If you can't make the show this weekend, filmmakers Mark Edwards and Mary Michaud anticipate releasing a DVD in June with additional footage, photography, and maps.
Q&A BOX WITHIN BOX
People who didn't know Belmont existed until Mas opened have flooded The Hook offices with questions after seeing the film. Herewith the answers to some of the more pressing queries, courtesy of Mark Edwards:
Q: Just what is Belmont, anyway?
A: The actual physical area that comprises Belmont is generally considered to be the area bounded by Sixth Street on the west and the CSX tracks on the north, with Moore's Creek as south and east borders. Some people stretch it a little to include the coal tower even though it's on the wrong side of the tracks.
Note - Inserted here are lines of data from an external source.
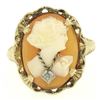 Image 4 : Antique Art Deco 10k Yellow Gold Filigree Shell Cameo Ring w/ Rose Cut Diamond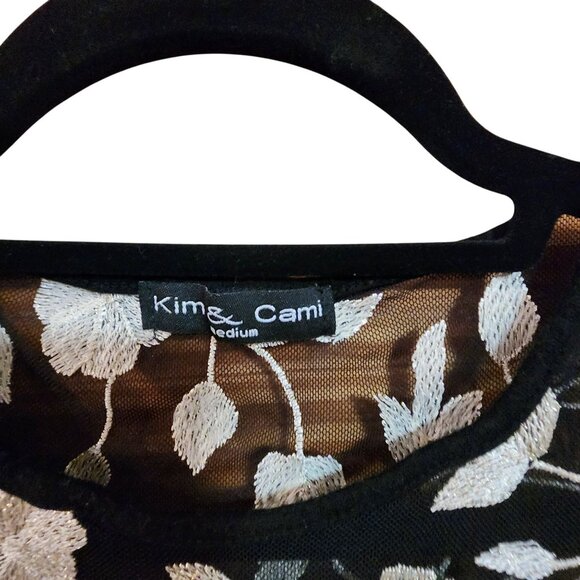 Kim & Cami Black Dress With Sheer Floral Embroidered Bell Sleeves Medium - Picture 3 of 4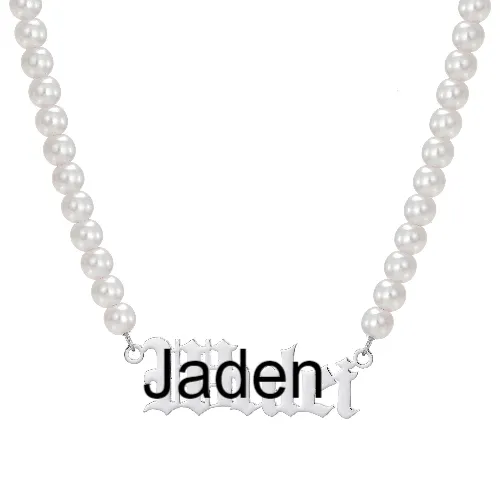 Custom Pearl Name Necklace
Q: What's the origin of the name Hogwaller?
A: Some people say it's a word copped from a Hee-Haw episode. Jamie Dyer, a founding member of the Hogwaller Ramblers, thinks that it has something to do with the mud flats that used to be Carlton Addition– Meade Avenue and west down to Moore's Creek. There used to be a farm there. Now the stockyards are down there and might also have something to do with the name.
Q: What's the story on Spudnuts?
A: It was originally part of a national franchise, and there are still a few official Spudnuts shops on the West Coast. Other shops with the same name are scattered around the country. Mr. Richard Wingfield is the current owner of our local branch.
Q: Elvis. What's going on in his head?
A: James Roarke is the local man who impersonates Elvis. You'll have to ask him about the second question.